When visiting these places that were talked about in the letters there was the feeling and idea that even though time has separated them by going to the places they can still meet the people there through the time space.
Sian McFarlane has a new ongoing project which is again focused on archives this time it is the archives of photographs of carnivals and fetes in Walsall she is beginning to revisit these places and photographing and videoing them. Looking through the archives and finding things of interest for example the exerts of the scripts from the carnivals and reenacting them and going back in time and pulling it through to today and doing kind of a compare contrast of then and now.
This lecture was very interesting because it felt a lot with the ideas of bring the past to the present and revisiting the place and trying to link it in to modern day. This links to my work in the way that I want to focus on bringing the past of Allesley Park in to the present day life of the park today. This linked to my idea well and helped me think of how I could use the things I had found when accessing the archive to link to my work for example the photographs of the house, and overlaying those with my images of the house at present day.

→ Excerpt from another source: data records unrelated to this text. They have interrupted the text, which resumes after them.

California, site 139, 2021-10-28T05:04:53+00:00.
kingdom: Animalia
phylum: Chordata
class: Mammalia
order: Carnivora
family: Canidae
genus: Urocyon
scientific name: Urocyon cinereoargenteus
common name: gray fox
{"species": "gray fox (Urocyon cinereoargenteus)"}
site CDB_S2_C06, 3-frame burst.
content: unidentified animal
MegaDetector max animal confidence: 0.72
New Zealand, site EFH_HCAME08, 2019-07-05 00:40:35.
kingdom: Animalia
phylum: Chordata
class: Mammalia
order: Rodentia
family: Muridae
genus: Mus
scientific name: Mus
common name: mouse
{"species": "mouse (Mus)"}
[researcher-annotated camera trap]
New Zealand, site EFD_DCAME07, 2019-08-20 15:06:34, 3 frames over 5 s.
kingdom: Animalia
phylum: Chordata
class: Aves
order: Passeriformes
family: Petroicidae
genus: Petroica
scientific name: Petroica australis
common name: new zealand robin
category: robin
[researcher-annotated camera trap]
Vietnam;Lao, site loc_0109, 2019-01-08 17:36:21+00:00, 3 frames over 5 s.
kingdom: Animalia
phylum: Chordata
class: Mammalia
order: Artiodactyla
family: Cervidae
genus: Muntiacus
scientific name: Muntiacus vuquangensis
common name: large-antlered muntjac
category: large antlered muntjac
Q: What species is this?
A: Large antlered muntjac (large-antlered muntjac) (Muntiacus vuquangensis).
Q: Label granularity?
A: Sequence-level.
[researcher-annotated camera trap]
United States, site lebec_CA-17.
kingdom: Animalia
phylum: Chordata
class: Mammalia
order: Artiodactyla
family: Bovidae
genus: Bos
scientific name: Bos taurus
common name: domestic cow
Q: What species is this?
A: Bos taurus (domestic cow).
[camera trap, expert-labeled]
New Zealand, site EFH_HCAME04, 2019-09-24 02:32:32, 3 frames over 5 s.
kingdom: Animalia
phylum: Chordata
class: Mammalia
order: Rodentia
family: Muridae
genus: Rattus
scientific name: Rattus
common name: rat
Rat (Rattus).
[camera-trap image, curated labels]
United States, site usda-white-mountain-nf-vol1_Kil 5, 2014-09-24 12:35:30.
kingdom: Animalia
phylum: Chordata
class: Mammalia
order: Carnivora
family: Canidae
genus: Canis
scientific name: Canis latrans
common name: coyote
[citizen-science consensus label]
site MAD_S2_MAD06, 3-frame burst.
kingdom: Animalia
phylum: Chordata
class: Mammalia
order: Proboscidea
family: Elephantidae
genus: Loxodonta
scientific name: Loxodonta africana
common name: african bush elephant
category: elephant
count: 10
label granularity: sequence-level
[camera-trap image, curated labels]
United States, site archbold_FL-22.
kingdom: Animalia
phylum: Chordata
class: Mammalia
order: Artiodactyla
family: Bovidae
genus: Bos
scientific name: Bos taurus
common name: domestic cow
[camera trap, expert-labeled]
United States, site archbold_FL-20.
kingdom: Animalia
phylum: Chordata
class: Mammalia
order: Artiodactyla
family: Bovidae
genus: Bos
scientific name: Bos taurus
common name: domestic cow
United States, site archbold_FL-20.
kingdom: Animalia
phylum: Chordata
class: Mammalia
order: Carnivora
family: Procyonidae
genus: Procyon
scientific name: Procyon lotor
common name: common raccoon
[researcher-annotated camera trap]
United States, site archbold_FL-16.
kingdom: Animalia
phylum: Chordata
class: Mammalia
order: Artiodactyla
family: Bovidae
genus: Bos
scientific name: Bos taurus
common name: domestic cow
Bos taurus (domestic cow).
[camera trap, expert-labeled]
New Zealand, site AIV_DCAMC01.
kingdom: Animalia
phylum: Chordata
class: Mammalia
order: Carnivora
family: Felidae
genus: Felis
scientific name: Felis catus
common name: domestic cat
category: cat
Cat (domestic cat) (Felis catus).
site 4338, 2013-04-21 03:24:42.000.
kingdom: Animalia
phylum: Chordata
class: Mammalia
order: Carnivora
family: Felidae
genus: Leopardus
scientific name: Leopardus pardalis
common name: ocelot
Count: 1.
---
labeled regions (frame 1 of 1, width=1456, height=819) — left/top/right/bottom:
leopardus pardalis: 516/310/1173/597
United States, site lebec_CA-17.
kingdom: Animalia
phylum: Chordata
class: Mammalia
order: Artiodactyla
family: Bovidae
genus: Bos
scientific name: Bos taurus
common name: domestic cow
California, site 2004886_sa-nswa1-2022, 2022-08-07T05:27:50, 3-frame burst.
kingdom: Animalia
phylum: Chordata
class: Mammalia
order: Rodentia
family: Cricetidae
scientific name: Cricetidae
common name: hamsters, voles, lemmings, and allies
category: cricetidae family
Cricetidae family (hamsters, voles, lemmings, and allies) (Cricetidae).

At the end of this lecture we took part in a short workshop where we looked at our own personal archives and started to deconstruct them and think about how we felt looking back in to the past and comparing it to today. I took in some photographs of me and my brothers (shown in the scans below)
These photographs all link in to the same memories for me. When discussing them with Sian we spoke about my memories of going to see my two younger brothers in hospital when they had just been born. These memories are very similar in that I stayed at my grandad and grandmas both times and went to visit with them after they had been born. There are three years between me and the oldest younger brother and then three years between him and our youngest brother.
The first photograph is of just me on the sofa this was taken a few weeks before my oldest younger brother was born, this makes this one of the last photographs taken when I was an only child. The second photograph is of me again but this time I am not alone I am reading to my little brother just a few weeks after he was born. I remember going to see him in the hospital and remember walking up endless amounts of stairs and knowing that I would have a brother when we left the hospital. The next photograph is of my youngest brother when we went on an outing to Abby Fields. I have a similar memory of him being in hospital after he was born and going to vista but this time we went up in a lift instead of up millions of stairs which is quite different to the memory of my first brother being born. I also remember helping my mum and dad to bath him when we got him home and me and my oldest younger brother wanted to help but then we saw the peg on his belly button and were really freaked out so we ran away screaming that he was an alien. I think it would be quite interesting to recreate these images now because quite a lot has changed since then as one of my brothers is now 6 foot and the other one is well on the way there.